Evaluation and Reporting

The ultimate goal of the quality improvement program is to cut down the incidences of patients’ falls by 15% in 6 months. This is an ambitious achievement levels that will require prudent monitoring and evaluation processes that would deliver accurate reporting on the key performance indicators. It is proposed that the success of the program plan is hinged on the application of the Plan-Do-Study-Act (PDSA) implementation strategy to be undertaken within projected six months (Benson & Townes, 2011). In the planning stage, an interdepartmental and interdisciplinary falls prevention safety committee will be set up, to be headed by the clinical nurse leader in the intensive care unit at the hospital. This committee will devise a plan for selecting the technological requirements of the surveillance system, its third-party supplier, and identifying the training needs of the system users, especially, the nurses in the critical care unit. The plan will also outline the measurable components of performance, the activities of the implementers, and the data to be collected. The doing phase will perfect the stalled efforts of ensuring that patients did not move unattended and sufficient signage encouraging patients to seek help whenever they felt the need to move out of their beds, which would be augmented by the visual surveillance of their unattended movement. The data to be collected will include the number of incidences of unattended movement of patients, the number of assisted movement of patients, and the number of falls, slips, and uncoordinated movements in a day by patients. Other anomalous observations will also be recorded on a daily basis. The study stage will involve the analysis of the collected data, its comparison with the projected predictions, and a collation and reflection of the lessons learned. In the act phase, the program will be adjusted and modified using the feedback of the data analysis and lessons learned, to inform the next round of testing (Benson & Townes, 2011). Each PDSA cycle will last a month until the projected results are attained, which is summarized in figure 2.

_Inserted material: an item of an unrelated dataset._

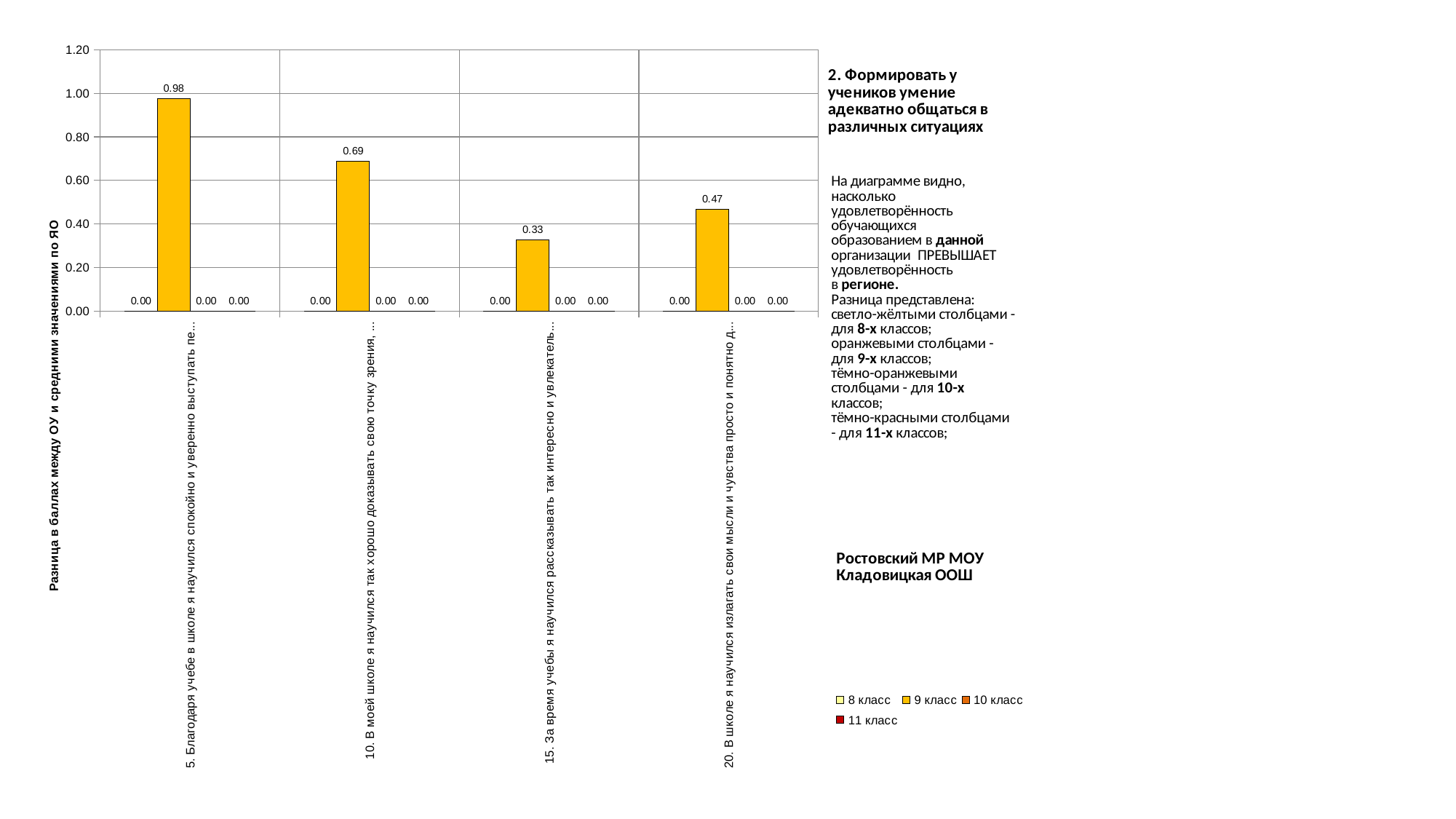
For which statement is the 9 класс value lowest? 15. За время учебы я научился рассказывать так интересно и увлекатель... What type of chart is shown on the slide? bar chart What is the value for 8 класс for statement 5? 0.00 What is the value for 9 класс for statement 20 ("В школе я научился излагать свои мысли и чувства просто и понятно...")? 0.47 Which is larger for 9 класс: the value for statement 15 or the value for statement 20? statement 20 What is the value for 9 класс for statement 10 ("В моей школе я научился так хорошо доказывать свою точку зрения...")? 0.69 What is the difference between the 9 класс values for statement 5 and statement 10? 0.29 What is the value for 9 класс for statement 5 ("Благодаря учебе в школе я научился спокойно и уверенно выступать...")? 0.98 How many series does the legend list? 4 How many categories (statements) are plotted on the x axis? 4 For which statement is the 9 класс value highest? 5. Благодаря учебе в школе я научился спокойно и уверенно выступать... What is the value for 9 класс for statement 15 ("За время учебы я научился рассказывать так интересно и увлекатель...")? 0.33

Figure 2. The PDSA cycle of the quality improvement program plan

The successful implementation of the patient surveillance technology will be measured using parameters, such as i) the number of patient unattended movement identified through CCTVs, ii) the frequency of response by nurses from the alerts sent by the system, iii) the number of falls that went undetected, the number of possible falls that were prevented, iv) the frequency of use of the footages by nurses, and v) the information recorded in the patient’s health record from the surveillance system. This information will be condensed into specific performance metrics, such as the change in fall incidences and the frequency of data sharing. These metrics will move the meaningful use of health information technology from the data capturing and sharing stage, to the advancement of clinical processes and improvement of health outcomes. They will evidence the occurrence of drug-induced disorientation of the patients, thus improving medicine administration and safety, and elucidate improvements in health outcomes, by reducing the number of fall incidences at the acute care unit at the hospital, which are pertinent performance parameters for KOIHA accreditation. 

Conclusion

The proposed quality improvement program plan intends to reduce the number of patient falls by 15% within six months. A patient surveillance system using closed-circuit televisions will be implemented using the plan-do-study-act model to deliver a comprehensive practice change among the healthcare professionals attached to the critical care unit of a community hospital in South Korea.